This model was trained using my abliterated variant of Qwen2.5-VL-7B, the text encoder behind Qwen Image 2512, and Musubi Tuner. It was trained for 12,600 steps in 2 phases:
Phase 1 - 10,000 Steps - Generated with detailed captions, but found the model lacking in two areas: size reference, and spatial relation of the top of the shaft to the bottom of the shaft including features that should exist in those regions and not in the other.
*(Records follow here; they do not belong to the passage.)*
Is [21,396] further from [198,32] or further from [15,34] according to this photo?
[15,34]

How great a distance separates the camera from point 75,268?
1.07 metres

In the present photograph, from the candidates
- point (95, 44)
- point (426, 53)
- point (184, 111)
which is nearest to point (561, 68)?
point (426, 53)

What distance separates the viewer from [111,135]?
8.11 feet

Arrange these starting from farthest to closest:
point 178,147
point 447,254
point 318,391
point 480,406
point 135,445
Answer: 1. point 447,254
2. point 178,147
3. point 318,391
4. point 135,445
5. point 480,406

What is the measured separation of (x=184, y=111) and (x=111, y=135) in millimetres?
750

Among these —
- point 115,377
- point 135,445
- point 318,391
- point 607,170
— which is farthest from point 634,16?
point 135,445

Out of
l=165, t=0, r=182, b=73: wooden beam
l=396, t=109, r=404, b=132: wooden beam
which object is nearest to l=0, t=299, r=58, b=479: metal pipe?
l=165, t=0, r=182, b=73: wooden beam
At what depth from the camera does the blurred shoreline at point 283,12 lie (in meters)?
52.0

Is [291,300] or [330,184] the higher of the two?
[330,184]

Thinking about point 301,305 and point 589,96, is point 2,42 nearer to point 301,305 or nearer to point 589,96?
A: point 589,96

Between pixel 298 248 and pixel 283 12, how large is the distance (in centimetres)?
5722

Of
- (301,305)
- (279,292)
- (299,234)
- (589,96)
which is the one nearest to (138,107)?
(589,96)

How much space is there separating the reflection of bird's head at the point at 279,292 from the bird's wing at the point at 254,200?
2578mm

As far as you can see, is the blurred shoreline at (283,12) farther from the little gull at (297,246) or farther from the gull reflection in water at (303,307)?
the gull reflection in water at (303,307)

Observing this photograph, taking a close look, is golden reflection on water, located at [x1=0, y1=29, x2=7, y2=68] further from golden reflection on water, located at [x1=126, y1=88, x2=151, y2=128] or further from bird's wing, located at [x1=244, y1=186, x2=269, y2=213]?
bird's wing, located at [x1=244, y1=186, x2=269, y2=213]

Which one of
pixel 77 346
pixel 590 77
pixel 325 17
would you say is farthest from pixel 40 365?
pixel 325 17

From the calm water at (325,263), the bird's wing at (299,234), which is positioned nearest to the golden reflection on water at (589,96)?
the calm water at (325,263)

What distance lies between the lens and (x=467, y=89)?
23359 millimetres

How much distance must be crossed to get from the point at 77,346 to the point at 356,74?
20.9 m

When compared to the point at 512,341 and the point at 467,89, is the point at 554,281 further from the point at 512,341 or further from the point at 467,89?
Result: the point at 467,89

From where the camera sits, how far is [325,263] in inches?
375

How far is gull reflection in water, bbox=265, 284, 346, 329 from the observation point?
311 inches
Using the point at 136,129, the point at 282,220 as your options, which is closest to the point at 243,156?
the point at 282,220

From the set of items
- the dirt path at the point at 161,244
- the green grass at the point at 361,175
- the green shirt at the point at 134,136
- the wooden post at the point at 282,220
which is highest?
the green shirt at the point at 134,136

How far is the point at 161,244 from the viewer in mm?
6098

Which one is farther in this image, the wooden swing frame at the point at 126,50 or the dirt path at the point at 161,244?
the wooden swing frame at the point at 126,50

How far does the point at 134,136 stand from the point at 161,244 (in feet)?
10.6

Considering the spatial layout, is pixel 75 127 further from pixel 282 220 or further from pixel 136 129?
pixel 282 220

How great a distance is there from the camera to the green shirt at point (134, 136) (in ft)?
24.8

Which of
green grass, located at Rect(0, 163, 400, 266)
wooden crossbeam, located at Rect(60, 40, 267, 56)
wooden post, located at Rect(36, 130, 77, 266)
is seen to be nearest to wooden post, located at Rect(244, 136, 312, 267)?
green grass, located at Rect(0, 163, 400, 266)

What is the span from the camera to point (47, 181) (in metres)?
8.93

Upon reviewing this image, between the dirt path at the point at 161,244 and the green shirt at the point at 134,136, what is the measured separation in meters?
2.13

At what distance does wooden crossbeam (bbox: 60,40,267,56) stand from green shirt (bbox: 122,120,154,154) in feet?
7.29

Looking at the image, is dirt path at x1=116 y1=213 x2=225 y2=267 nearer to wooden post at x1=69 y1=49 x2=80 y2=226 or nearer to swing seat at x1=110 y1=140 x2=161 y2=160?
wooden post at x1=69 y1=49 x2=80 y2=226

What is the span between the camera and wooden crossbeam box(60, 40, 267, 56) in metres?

This resulted in a lot of upside down dicks, with the frenulum on top.
Phase 2 - 2,600 Steps - Added frenulum captions, attaching the concept to the circumcision scar and the glans which the model got a strong grasp on during Phase 1 training.
Trigger Word: qpenis
Common Caption Vocabulary: glans, scrotum, urethra, shaft (under side, top side, base, tip), circumcision scar, frenulum, prominent vein.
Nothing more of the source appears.